Вскоре обе женщины уже метались по комнате, не зная, чем мне угодить. И так старались исполнить любую мою прихоть… словно сам пророк Илия спустился к ним с небес.
— Остался у нас рейнвейн? — требовал я. — А ну-ка ставь на стол!
Я прямо умирал от голода и жажды. И с трудом дождался, когда они накроют на стол.
— Вот чертова полячка! — пробормотал я.
— Что ты сказал? — обернулась Стася.
— Хотите знать, что я тут нес? Теперь мне все это кажется сном… Вы ведь хотите знать, о чем я думал? Так вот, я думал о том… как будет прекрасно… если…
— Если что?
— Не важно. После скажу.
Я был наэлектризован. Ведь я рыба. Скорее всего электрический скат. Так и искрюсь весь! И до смерти хочу есть. Возможно, одно способствует другому. И у меня опять тело. Как чудесно вновь обрести плоть! Как чудесно есть, пить, дышать, кричать!

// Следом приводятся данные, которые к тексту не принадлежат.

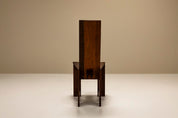 Set_of_6_High-Back_Dining_Chairs_in_the_Style_of_Giuseppe_Rivadossi,_Italy_1970s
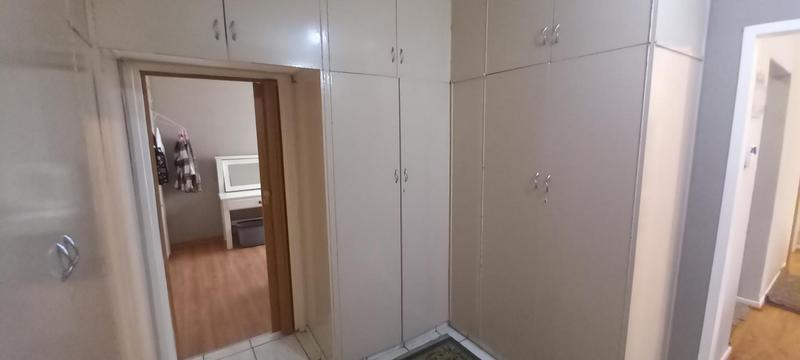 Commercial Property for Sale in Three Rivers Gauteng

— Все-таки странно, — заговорил я, утолив первый голод, — как ничтожно мало, даже будучи в ударе, мы раскрываем себя. Вы, наверное, хотите, чтобы я продолжил монолог? Думаю, тот улов, что достал я из самых глубин, был любопытен. Теперь все ушло, осталось только воспоминание. Но в одном я уверен — сознание мое не отключалось. Я просто опустился в те глубины, где еще не бывал… Я извергал слова, как кит — фонтаны воды. Нет, не кит. Как неизвестная рыба, живущая на дне океана.